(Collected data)
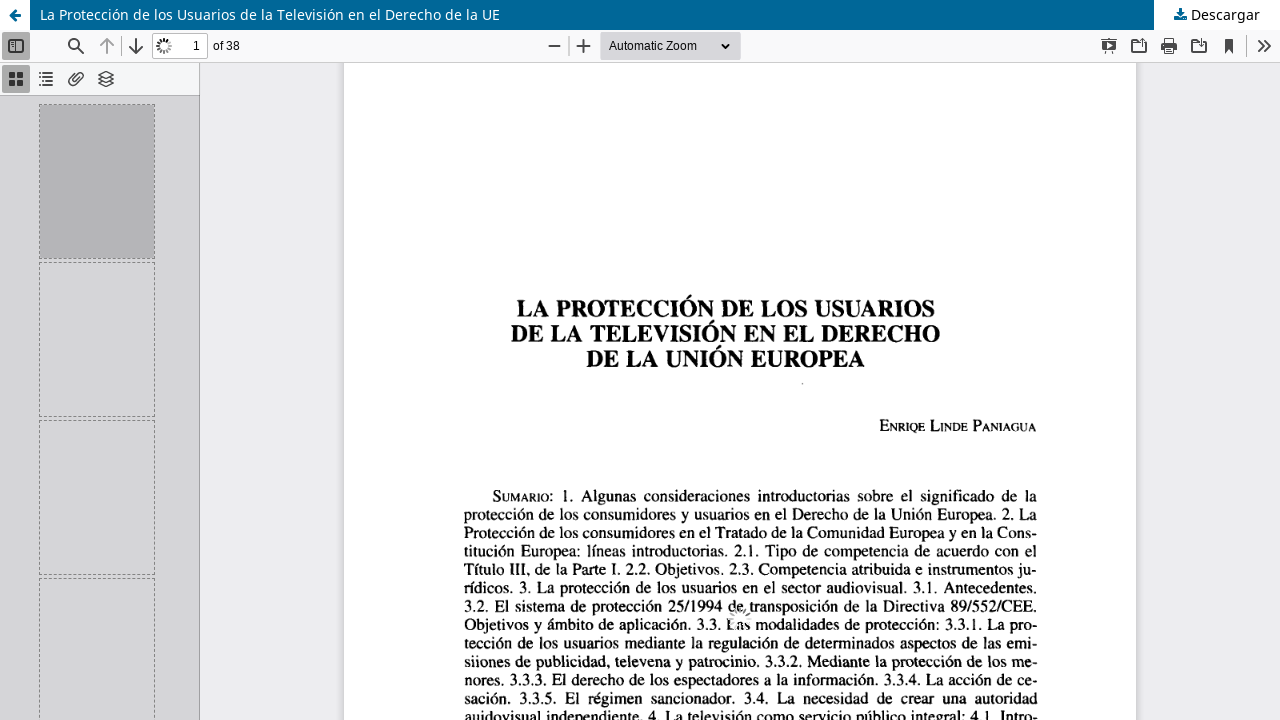

--- FILE ---
content_type: text/html; charset=utf-8
request_url: https://revistas.uned.es/index.php/REDUE/article/view/12493/11694
body_size: 1175
content:
<!DOCTYPE html>
<html lang="es-ES" xml:lang="es-ES">
<head>
	<meta http-equiv="Content-Type" content="text/html; charset=utf-8" />
	<meta name="viewport" content="width=device-width, initial-scale=1.0">
	<title>Vista de La Protección de los Usuarios de la Televisión en el Derecho de la UE</title>

	
<link rel="icon" href="https://revistas.uned.es/public/journals/22/favicon_es_ES.png">
<meta name="generator" content="Open Journal Systems 3.3.0.20">
<link rel="alternate" type="application/atom+xml" href="https://revistas.uned.es/index.php/REDUE/gateway/plugin/AnnouncementFeedGatewayPlugin/atom">
<link rel="alternate" type="application/rdf+xml" href="https://revistas.uned.es/index.php/REDUE/gateway/plugin/AnnouncementFeedGatewayPlugin/rss">
<link rel="alternate" type="application/rss+xml" href="https://revistas.uned.es/index.php/REDUE/gateway/plugin/AnnouncementFeedGatewayPlugin/rss2">

	<link rel="stylesheet" href="https://revistas.uned.es/index.php/REDUE/$$$call$$$/page/page/css?name=stylesheet" type="text/css" /><link rel="stylesheet" href="https://revistas.uned.es/index.php/REDUE/$$$call$$$/page/page/css?name=font" type="text/css" /><link rel="stylesheet" href="https://revistas.uned.es/lib/pkp/styles/fontawesome/fontawesome.css?v=3.3.0.20" type="text/css" /><link rel="stylesheet" href="https://revistas.uned.es/public/journals/22/styleSheet.css?d=2025-10-31+15%3A18%3A20" type="text/css" />
	<script src="https://revistas.uned.es/lib/pkp/lib/vendor/components/jquery/jquery.min.js?v=3.3.0.20" type="text/javascript"></script><script src="https://revistas.uned.es/lib/pkp/lib/vendor/components/jqueryui/jquery-ui.min.js?v=3.3.0.20" type="text/javascript"></script><script src="https://revistas.uned.es/plugins/themes/default/js/lib/popper/popper.js?v=3.3.0.20" type="text/javascript"></script><script src="https://revistas.uned.es/plugins/themes/default/js/lib/bootstrap/util.js?v=3.3.0.20" type="text/javascript"></script><script src="https://revistas.uned.es/plugins/themes/default/js/lib/bootstrap/dropdown.js?v=3.3.0.20" type="text/javascript"></script><script src="https://revistas.uned.es/plugins/themes/default/js/main.js?v=3.3.0.20" type="text/javascript"></script>
</head>
<body class="pkp_page_article pkp_op_view">

		<header class="header_view">

		<a href="https://revistas.uned.es/index.php/REDUE/article/view/12493" class="return">
			<span class="pkp_screen_reader">
									Volver a los detalles del artículo
							</span>
		</a>

		<a href="https://revistas.uned.es/index.php/REDUE/article/view/12493" class="title">
			La Protección de los Usuarios de la Televisión en el Derecho de la UE
		</a>

		<a href="https://revistas.uned.es/index.php/REDUE/article/download/12493/11694/18843" class="download" download>
			<span class="label">
				Descargar
			</span>
			<span class="pkp_screen_reader">
				Descargar PDF
			</span>
		</a>

	</header>

	<script type="text/javascript">
		// Creating iframe's src in JS instead of Smarty so that EZProxy-using sites can find our domain in $pdfUrl and do their rewrites on it.
		$(document).ready(function() {
			var urlBase = "https://revistas.uned.es/plugins/generic/pdfJsViewer/pdf.js/web/viewer.html?file=";
			var pdfUrl = "https://revistas.uned.es/index.php/REDUE/article/download/12493/11694/18843";
			$("#pdfCanvasContainer > iframe").attr("src", urlBase + encodeURIComponent(pdfUrl));
		});
	</script>

	<div id="pdfCanvasContainer" class="galley_view">
				<iframe src="" width="100%" height="100%" style="min-height: 500px;" title="PDF de La Protección de los Usuarios de la Televisión en el Derecho de la UE" allowfullscreen webkitallowfullscreen></iframe>
	</div>
	
</body>
</html>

— Task instructions —
Exact reproduction of the entries above is what's needed; images stay out.

— Answer box —
--- FILE ---
content_type: text/html; charset=utf-8
request_url: https://revistas.uned.es/index.php/REDUE/article/view/12493/11694
body_size: 1175
content:
<!DOCTYPE html>
<html lang="es-ES" xml:lang="es-ES">
<head>
	<meta http-equiv="Content-Type" content="text/html; charset=utf-8" />
	<meta name="viewport" content="width=device-width, initial-scale=1.0">
	<title>Vista de La Protección de los Usuarios de la Televisión en el Derecho de la UE</title>

	
<link rel="icon" href="https://revistas.uned.es/public/journals/22/favicon_es_ES.png">
<meta name="generator" content="Open Journal Systems 3.3.0.20">
<link rel="alternate" type="application/atom+xml" href="https://revistas.uned.es/index.php/REDUE/gateway/plugin/AnnouncementFeedGatewayPlugin/atom">
<link rel="alternate" type="application/rdf+xml" href="https://revistas.uned.es/index.php/REDUE/gateway/plugin/AnnouncementFeedGatewayPlugin/rss">
<link rel="alternate" type="application/rss+xml" href="https://revistas.uned.es/index.php/REDUE/gateway/plugin/AnnouncementFeedGatewayPlugin/rss2">

	<link rel="stylesheet" href="https://revistas.uned.es/index.php/REDUE/$$$call$$$/page/page/css?name=stylesheet" type="text/css" /><link rel="stylesheet" href="https://revistas.uned.es/index.php/REDUE/$$$call$$$/page/page/css?name=font" type="text/css" /><link rel="stylesheet" href="https://revistas.uned.es/lib/pkp/styles/fontawesome/fontawesome.css?v=3.3.0.20" type="text/css" /><link rel="stylesheet" href="https://revistas.uned.es/public/journals/22/styleSheet.css?d=2025-10-31+15%3A18%3A20" type="text/css" />
	<script src="https://revistas.uned.es/lib/pkp/lib/vendor/components/jquery/jquery.min.js?v=3.3.0.20" type="text/javascript"></script><script src="https://revistas.uned.es/lib/pkp/lib/vendor/components/jqueryui/jquery-ui.min.js?v=3.3.0.20" type="text/javascript"></script><script src="https://revistas.uned.es/plugins/themes/default/js/lib/popper/popper.js?v=3.3.0.20" type="text/javascript"></script><script src="https://revistas.uned.es/plugins/themes/default/js/lib/bootstrap/util.js?v=3.3.0.20" type="text/javascript"></script><script src="https://revistas.uned.es/plugins/themes/default/js/lib/bootstrap/dropdown.js?v=3.3.0.20" type="text/javascript"></script><script src="https://revistas.uned.es/plugins/themes/default/js/main.js?v=3.3.0.20" type="text/javascript"></script>
</head>
<body class="pkp_page_article pkp_op_view">

		<header class="header_view">

		<a href="https://revistas.uned.es/index.php/REDUE/article/view/12493" class="return">
			<span class="pkp_screen_reader">
									Volver a los detalles del artículo
							</span>
		</a>

		<a href="https://revistas.uned.es/index.php/REDUE/article/view/12493" class="title">
			La Protección de los Usuarios de la Televisión en el Derecho de la UE
		</a>

		<a href="https://revistas.uned.es/index.php/REDUE/article/download/12493/11694/18843" class="download" download>
			<span class="label">
				Descargar
			</span>
			<span class="pkp_screen_reader">
				Descargar PDF
			</span>
		</a>

	</header>

	<script type="text/javascript">
		// Creating iframe's src in JS instead of Smarty so that EZProxy-using sites can find our domain in $pdfUrl and do their rewrites on it.
		$(document).ready(function() {
			var urlBase = "https://revistas.uned.es/plugins/generic/pdfJsViewer/pdf.js/web/viewer.html?file=";
			var pdfUrl = "https://revistas.uned.es/index.php/REDUE/article/download/12493/11694/18843";
			$("#pdfCanvasContainer > iframe").attr("src", urlBase + encodeURIComponent(pdfUrl));
		});
	</script>

	<div id="pdfCanvasContainer" class="galley_view">
				<iframe src="" width="100%" height="100%" style="min-height: 500px;" title="PDF de La Protección de los Usuarios de la Televisión en el Derecho de la UE" allowfullscreen webkitallowfullscreen></iframe>
	</div>
	
</body>
</html>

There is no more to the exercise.